Many head and neck cancers are curable, especially if detected early. Although the major goal of treatment is to eliminate cancer, it is equally critical to preserve the function of adjacent nerves, organs, and tissues. When planning treatment, doctors examine how treatment may affect a person’s quality of life, such as how a person feels, looks, talks, eats, and breathes.
The present standard of care for patients with advanced or metastatic head and neck cancer (HNC) is ineffective. Researchers from Ben-Gurion University of the Negev and their international colleagues examined and validated a prospective therapeutic combination against the aggressive disease caused by hyper-activation of a specific signaling pathway, which is prevalent in more than 40% of HNC patients. Their findings were reported in the Journal of Cancer Immunotherapy.
The behavior of a certain head and neck cancer is determined by where it develops (the primary site). Cancers that begin in the vocal cords, for example, behave considerably differently than those that develop in the back of the tongue, which is only an inch or less away from the vocal cords.
Squamous cell carcinoma is the most frequent type of cancer in the head and neck, and it develops from the cells that line the inside of the nose, mouth, and throat. A history of smoking or exposure to the human papillomavirus is frequently related with squamous cell carcinoma (HPV). Salivary gland tumors, lymphomas, and sarcomas are some of the less prevalent kinds of head and neck malignancies. Preventive measures include avoiding alcohol and cigarette products, as well as immunizing children and young people against HPV.
Our unrivaled capacity to generate pre-clinical HNC models and research potential treatments and treatment combinations gives HNC sufferers hope. We truly hope that doctors will put this treatment combination to the test in HNC patients, because enhancing immunotherapy efficacy is critical for cancer patients’ survival.Prof. Elkabets.
The scientists demonstrated in pre-clinical HNC models that treating tumor-bearing mice with a medication that disrupts this signaling pathway sensitizes tumors to anti-PD1 immunotherapy, resulting in tumor elimination after the therapy combination. This successful treatment was verified in four HNC cancer models, and the majority of mice were cured with no relapse. The scientists, in collaboration with Dr. Pierre Saintygn of Lyon, also verified some of the findings in HNC patients.
Manu Prasad, a Ph.D. student at Ben-Gurion University of the Negev, led the research in Prof. Moshe Elkabets’ laboratory in the Faculty of Health Sciences.
“Our unrivaled capacity to generate pre-clinical HNC models and research potential treatments and treatment combinations gives HNC sufferers hope. We truly hope that doctors will put this treatment combination to the test in HNC patients, because enhancing immunotherapy efficacy is critical for cancer patients’ survival” Prof. Elkabets.

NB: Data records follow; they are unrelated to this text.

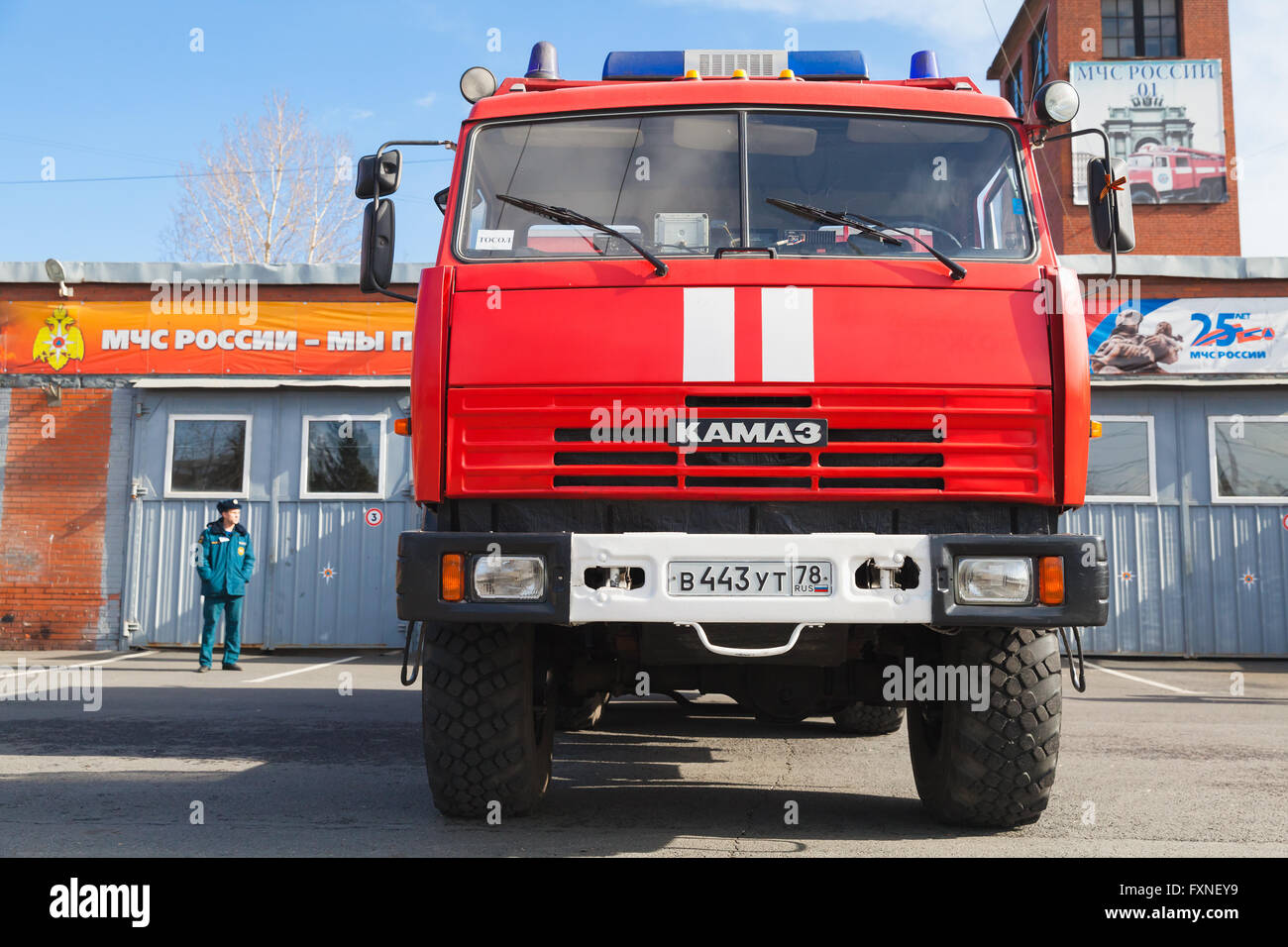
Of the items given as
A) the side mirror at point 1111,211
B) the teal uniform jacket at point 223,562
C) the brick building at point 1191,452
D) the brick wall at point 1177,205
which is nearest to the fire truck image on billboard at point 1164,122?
the brick wall at point 1177,205

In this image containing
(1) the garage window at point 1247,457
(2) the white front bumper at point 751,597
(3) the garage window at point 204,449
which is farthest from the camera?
(3) the garage window at point 204,449

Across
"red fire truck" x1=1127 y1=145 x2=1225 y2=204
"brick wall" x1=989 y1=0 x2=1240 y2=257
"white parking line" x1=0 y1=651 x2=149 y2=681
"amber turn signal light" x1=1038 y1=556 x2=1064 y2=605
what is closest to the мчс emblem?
"white parking line" x1=0 y1=651 x2=149 y2=681

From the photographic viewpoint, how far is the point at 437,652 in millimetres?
4105

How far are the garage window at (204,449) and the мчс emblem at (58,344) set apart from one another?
157cm

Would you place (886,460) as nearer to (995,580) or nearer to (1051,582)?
(995,580)

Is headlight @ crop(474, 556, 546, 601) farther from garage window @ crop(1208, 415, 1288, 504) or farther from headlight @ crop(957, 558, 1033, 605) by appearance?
garage window @ crop(1208, 415, 1288, 504)

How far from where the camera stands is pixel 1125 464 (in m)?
13.3

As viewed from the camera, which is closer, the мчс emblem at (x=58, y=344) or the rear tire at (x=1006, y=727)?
the rear tire at (x=1006, y=727)

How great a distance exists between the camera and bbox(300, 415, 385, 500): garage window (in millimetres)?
13570

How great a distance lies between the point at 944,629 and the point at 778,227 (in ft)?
5.34

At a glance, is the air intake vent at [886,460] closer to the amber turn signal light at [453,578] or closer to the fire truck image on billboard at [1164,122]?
the amber turn signal light at [453,578]

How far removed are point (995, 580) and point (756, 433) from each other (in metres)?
0.93

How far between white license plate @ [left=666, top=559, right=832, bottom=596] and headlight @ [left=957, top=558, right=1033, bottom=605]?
0.45m

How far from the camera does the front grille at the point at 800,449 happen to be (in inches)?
149
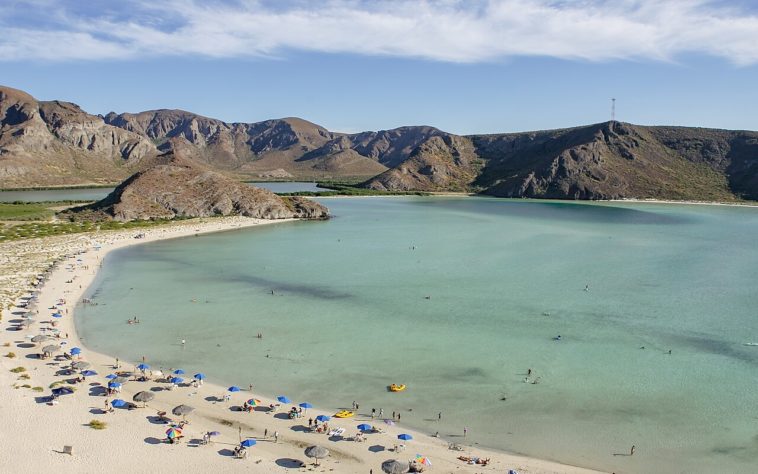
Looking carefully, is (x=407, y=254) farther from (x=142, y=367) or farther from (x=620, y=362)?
(x=142, y=367)

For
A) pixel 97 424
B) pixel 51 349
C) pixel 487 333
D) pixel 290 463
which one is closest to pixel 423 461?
pixel 290 463

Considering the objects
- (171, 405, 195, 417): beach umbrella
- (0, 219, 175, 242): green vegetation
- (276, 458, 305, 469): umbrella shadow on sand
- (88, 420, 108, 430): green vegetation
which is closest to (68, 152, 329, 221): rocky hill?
(0, 219, 175, 242): green vegetation

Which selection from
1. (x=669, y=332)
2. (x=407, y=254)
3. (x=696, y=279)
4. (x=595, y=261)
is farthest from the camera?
(x=407, y=254)

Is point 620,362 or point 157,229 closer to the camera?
point 620,362

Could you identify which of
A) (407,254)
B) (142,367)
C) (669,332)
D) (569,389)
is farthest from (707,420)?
(407,254)

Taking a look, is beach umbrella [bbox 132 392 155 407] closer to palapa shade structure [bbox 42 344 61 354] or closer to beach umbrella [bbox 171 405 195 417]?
beach umbrella [bbox 171 405 195 417]
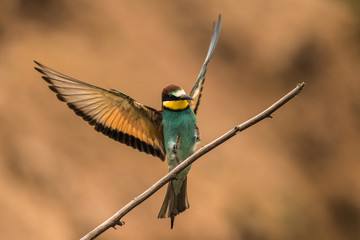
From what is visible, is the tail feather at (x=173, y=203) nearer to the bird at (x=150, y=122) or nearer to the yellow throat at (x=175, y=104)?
the bird at (x=150, y=122)

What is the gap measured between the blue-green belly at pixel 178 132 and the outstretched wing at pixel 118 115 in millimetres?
50

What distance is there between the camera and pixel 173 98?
1689 millimetres

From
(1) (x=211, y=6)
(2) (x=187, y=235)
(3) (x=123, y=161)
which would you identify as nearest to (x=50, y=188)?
(3) (x=123, y=161)

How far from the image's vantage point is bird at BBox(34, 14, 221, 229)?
167 centimetres

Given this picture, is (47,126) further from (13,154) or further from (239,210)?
(239,210)

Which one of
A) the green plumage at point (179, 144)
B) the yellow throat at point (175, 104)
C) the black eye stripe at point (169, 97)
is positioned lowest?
the green plumage at point (179, 144)

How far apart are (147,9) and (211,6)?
0.63m

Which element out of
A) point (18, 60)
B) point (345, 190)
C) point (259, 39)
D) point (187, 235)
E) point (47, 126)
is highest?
point (259, 39)

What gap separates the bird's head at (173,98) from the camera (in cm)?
168

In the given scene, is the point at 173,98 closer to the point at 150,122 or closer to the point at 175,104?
the point at 175,104

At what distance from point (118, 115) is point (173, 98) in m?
0.20

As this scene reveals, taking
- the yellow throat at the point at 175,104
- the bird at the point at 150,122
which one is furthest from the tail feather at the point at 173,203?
the yellow throat at the point at 175,104

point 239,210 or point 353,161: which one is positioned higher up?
point 353,161

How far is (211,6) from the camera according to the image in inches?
183
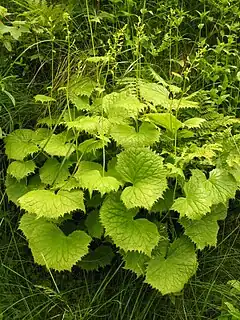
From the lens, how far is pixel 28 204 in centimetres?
166

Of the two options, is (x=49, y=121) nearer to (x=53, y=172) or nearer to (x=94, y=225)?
(x=53, y=172)

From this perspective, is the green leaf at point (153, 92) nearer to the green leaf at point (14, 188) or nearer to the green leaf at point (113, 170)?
the green leaf at point (113, 170)

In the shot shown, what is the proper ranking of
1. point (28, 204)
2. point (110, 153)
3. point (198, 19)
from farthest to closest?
point (198, 19) → point (110, 153) → point (28, 204)

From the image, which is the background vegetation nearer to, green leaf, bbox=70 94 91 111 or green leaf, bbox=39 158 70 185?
green leaf, bbox=70 94 91 111

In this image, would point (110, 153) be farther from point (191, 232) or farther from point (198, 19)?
point (198, 19)

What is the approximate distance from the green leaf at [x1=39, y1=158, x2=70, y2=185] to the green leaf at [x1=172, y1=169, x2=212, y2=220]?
0.39 meters

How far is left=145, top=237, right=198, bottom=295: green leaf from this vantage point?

The scientists also demonstrated, for the first time in mice with HNC, that the therapy should be administered consecutively. They discovered that a brief trametinib treatment is sufficient to sensitize anti-PD-1 resistant tumors. Trametinib treatment, on the one hand, decreases tumor cell proliferation and, on the other, down-regulates the production of an immunosuppressive factor that dictates the propagation of immunosuppressive cells in the tumor site. This effect allows cytotoxic white blood cells to reach the tumor site and, when combined with anti-PD1, effectively kill tumor cells. Tumors in mice treated with trametinib for an extended period of time, on the other hand, did not react to immunotherapy.
The three main treatments for head and neck cancer are radiation therapy, surgery, and chemotherapy. The principal treatments are often radiation therapy, surgery, or both combined, with the goal of destroying or eliminating the malignancy. Chemotherapy is frequently used as a supplement, or adjuvant, treatment. The best mix of the three treatment options for a patient with a certain head and neck cancer is determined by the location of the tumour and the stage (amount of disease).
In general, individuals with early-stage head and neck malignancies (especially those localized to the site of origin) are treated with either radiation therapy or surgery as their primary therapy. Patients with more advanced malignancies are frequently treated with a combination of chemotherapy and radiation therapy. Patients are sometimes treated with surgery, followed by radiation therapy and chemotherapy, depending on the clinical circumstances.
The research was carried out by national and international teams from Soroka University Medical Center, Barzilai Medical Center, Memorial Sloan Kettering Cancer Center, and Heidelberg Hospital.